Sul trapezio della rinascita
Luci, colori, movimenti di macchina, ritmo.
Scrivere su Kusturica è come tentare di dare una spiegazione razionale ai sentimenti.
Il regista, musicista, scrittore nato a Sarajevo si lascia scrutare, come i suoi film, perché lui è i suoi film. Quando si guarda una sua pellicola, tutto si trasforma in realtà, reali la soffusa luce del Danubio, gli animali, i criminali di guerra, i crocifissi d’oro al collo.
Il regista è estremamente borderline ed è per questo motivo che non possiamo non considerare come emblema del suo essere persona e personaggio assieme, un film in particolare.
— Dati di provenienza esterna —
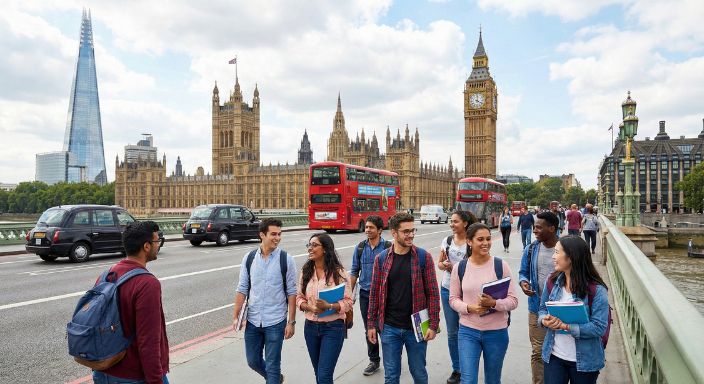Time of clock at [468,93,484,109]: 4:01
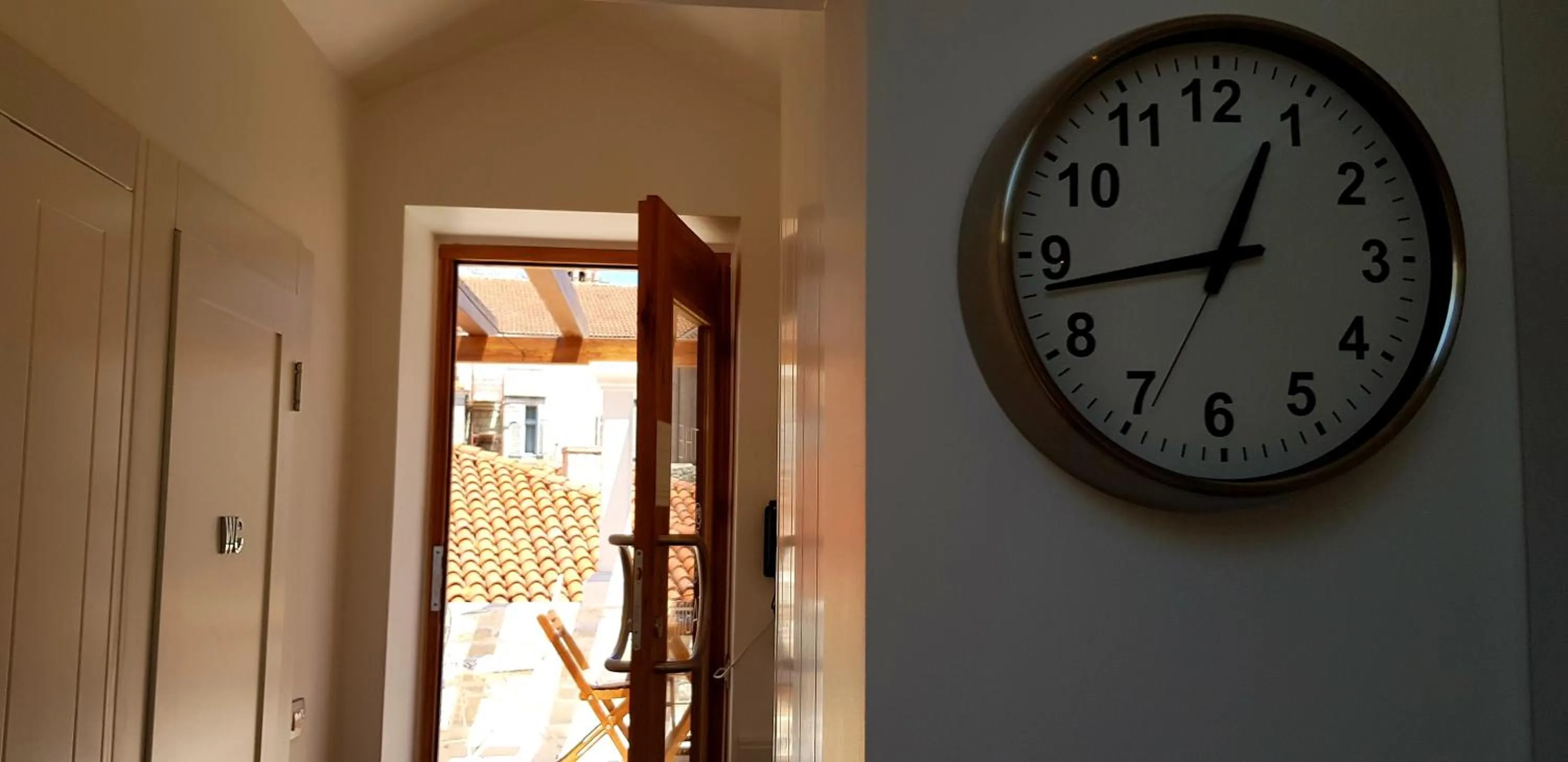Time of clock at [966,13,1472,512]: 12:43
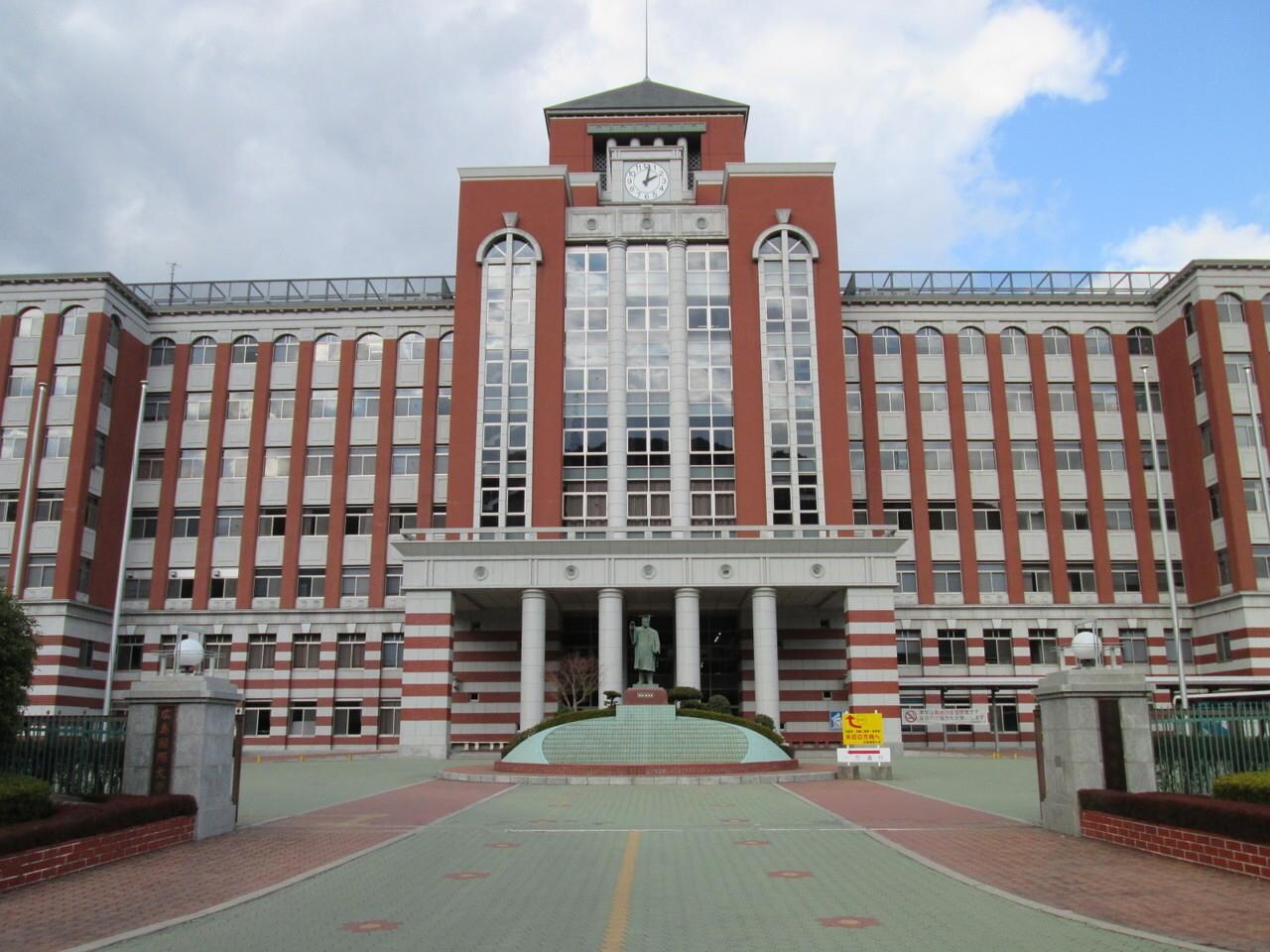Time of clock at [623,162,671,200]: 2:01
Le 2 ore e 9 minuti più odiate e amate della sua filmografia, schiudono l’universo gitano.
Gatto nero, Gatto bianco (1998) è ritenuto da alcuni “una commediola” di scarso spessore rispetto alle sue precedenti pellicole, certamente minore di Underground (1995) Palma d’oro a Cannes. Ma se nuotassimo in un mare più profondo, incontreremmo il filo che avvolge il racconto, quello di un mondo pregno di dicotomie, gli sfruttati e i truffatori, le vittime e i carnefici. Liquidarlo come un semplice film sugli zingari e la loro strampalata vita sarebbe come pugnalare il genio che c’è dietro alla persona/personaggio.
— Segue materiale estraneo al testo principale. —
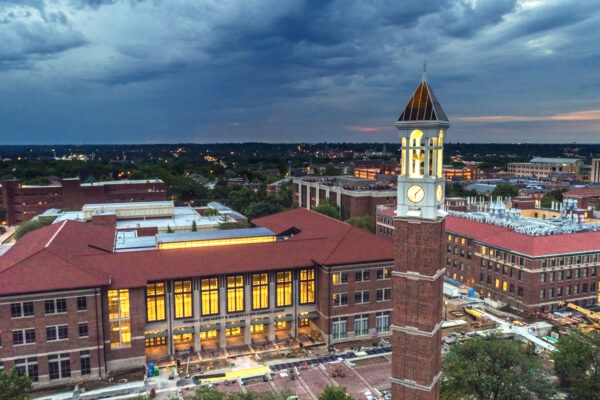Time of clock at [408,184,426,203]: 6:07
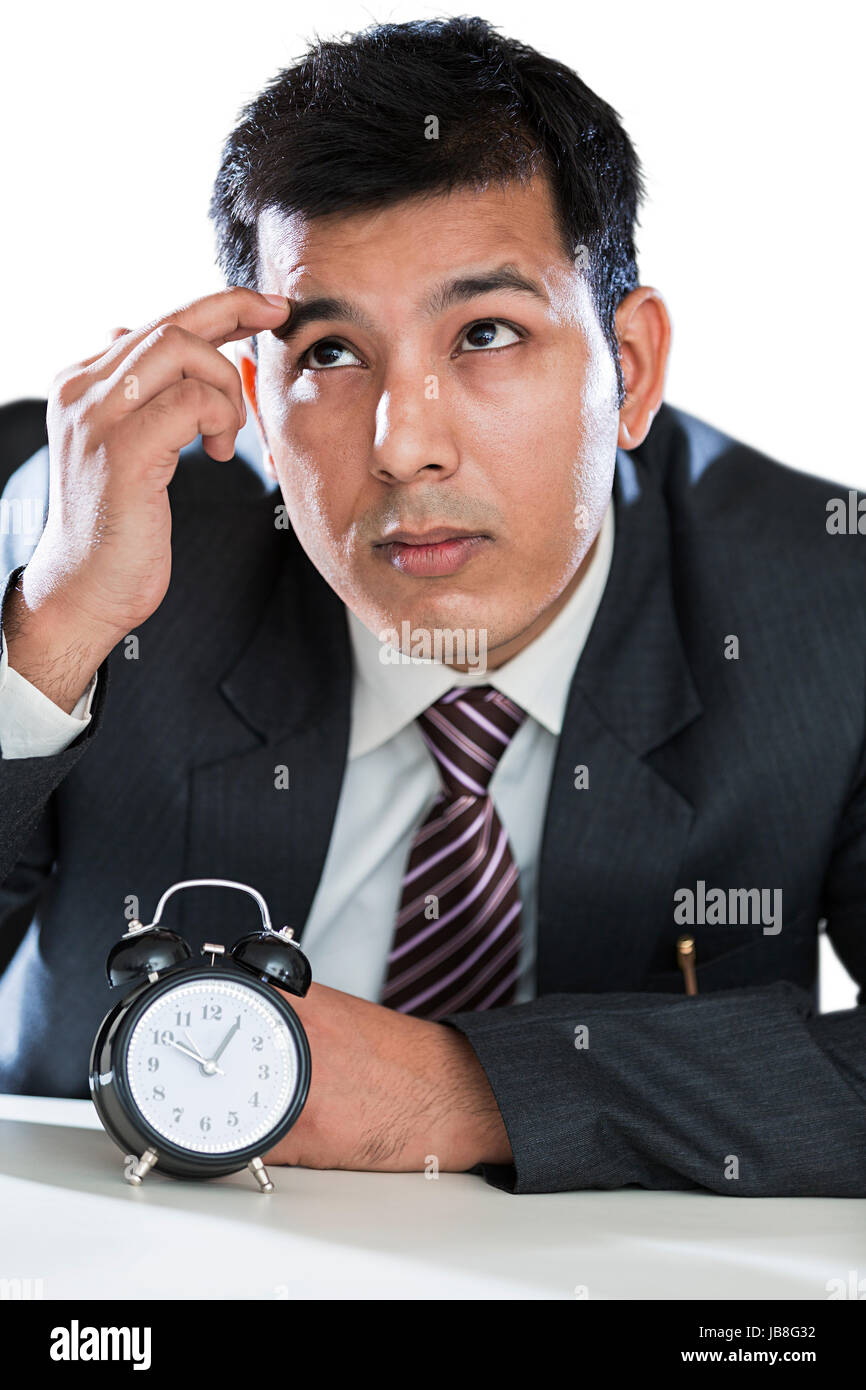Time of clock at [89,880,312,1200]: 10:05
E’ un film delirante, sì. E’ sarcastico e ironico allo stesso tempo ed è come dare una definizione allo stesso Kusturica. Sono due ore di pura allegoria, ma al di là della sfavillante vena esilarante e solo apparentemente a-politica del film, si cela un sottilissimo raggio di sole che illumina la vitalità, la bizzarra esistenza degli yugoslavi post-bellici. Provoca l’emicrania, con la sua musica che per i palati delicati è considerata “ossessiva”. Ma se si svuota quella mente pulsante e ci si lascia trasportare, si rischia di prenotare un biglietto di sola andata per quei posti grottescamente fiabeschi. E’attratto dagli opposti il regista serbo e non è casuale la scelta del titolo. Proprio come il colore dei due felini, i giovani personaggi hanno una naturale inclinazione per la ribellione, contro le leggi degli adulti, perché trovandosi di fronte alla criminalità, restano ingenui, dimostrando che l’ordine del mondo può e deve essere sovvertito, come accade alla fine del film.
La musica non è contorno ma piatto principale, un impasto dolce e salato tra la musica rock, techno, afro-cubana e gitana. E poi, quel presunto morto simboleggia una società ancora imbevuta di rakija e corruzione, un passato un po’ presente ma alla fine è l’amore, la dolcezza, la musica, l’arte e l’amicizia a costituire il vero patrimonio a disposizione della collettività.
Nel marzo del 2005, intervistato dal The Guardian, Emir Kusturica disse:
“ In Serbia molta gente mi odia perché vuole occidentalizzarsi, non capendo che il mondo è bipolare, con cose molto buone e cose molto cattive. Dal momento che non hanno esperienza dell’occidente, credono perfino che un’occidentale ammasso di merda sia realmente una torta”.